→ **Compito 1**:
Restituisci, dal brano sul leone, il passo che parte da "Prima di passare" e prosegue fino a "punto ancora oscuro." incluso, identico all'originale.
→ **Compito 2**:
Nel brano sul leone, qual è l'unico animale che, secondo alcuni bestiari, spaventa il leone?

→ **Segmento di testo**:

***

Prima di passare alla lupa vorrei analizzare un ultimo aspetto del leone: in quanto re delle bestie, poteva aver paura di qualche altro animale? La risposta è sì. In alcuni bestiari troviamo notizia che il leone ha paura di un solo animale: il gallo bianco. Purtroppo il motivo per cui il leone sia spaventato proprio da un gallo bianco, non viene spiegato chiaramente nei bestiari che vi fanno riferimento e per questo rimane un punto ancora oscuro.

***

→ **Dati forniti**:
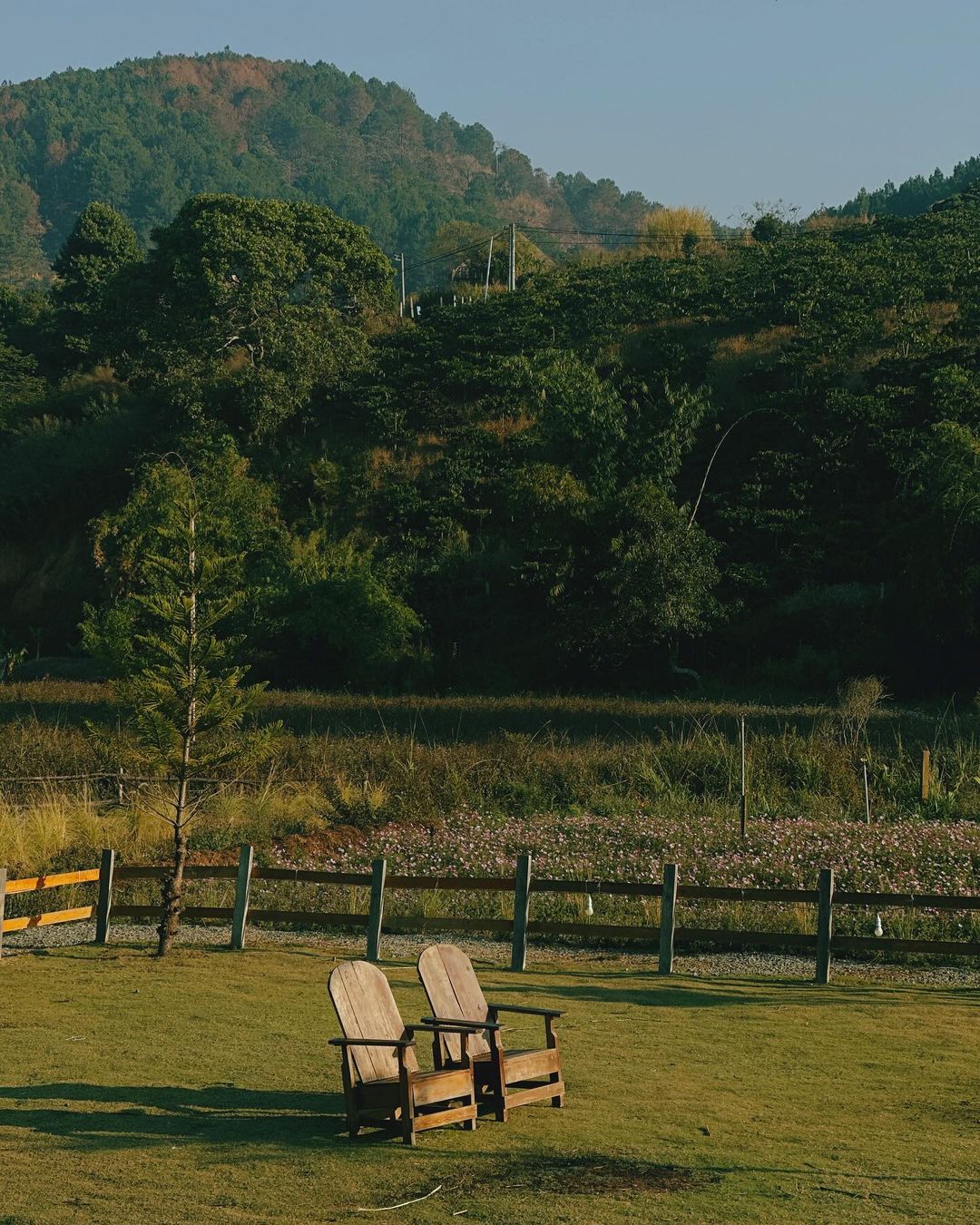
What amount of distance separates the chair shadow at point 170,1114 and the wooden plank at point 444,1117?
571 millimetres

***

→ **Risposta attesa 1**:
Prima di passare alla lupa vorrei analizzare un ultimo aspetto del leone: in quanto re delle bestie, poteva aver paura di qualche altro animale? La risposta è sì. In alcuni bestiari troviamo notizia che il leone ha paura di un solo animale: il gallo bianco. Purtroppo il motivo per cui il leone sia spaventato proprio da un gallo bianco, non viene spiegato chiaramente nei bestiari che vi fanno riferimento e per questo rimane un punto ancora oscuro.

→ **Risposta attesa 2**:
Il gallo bianco.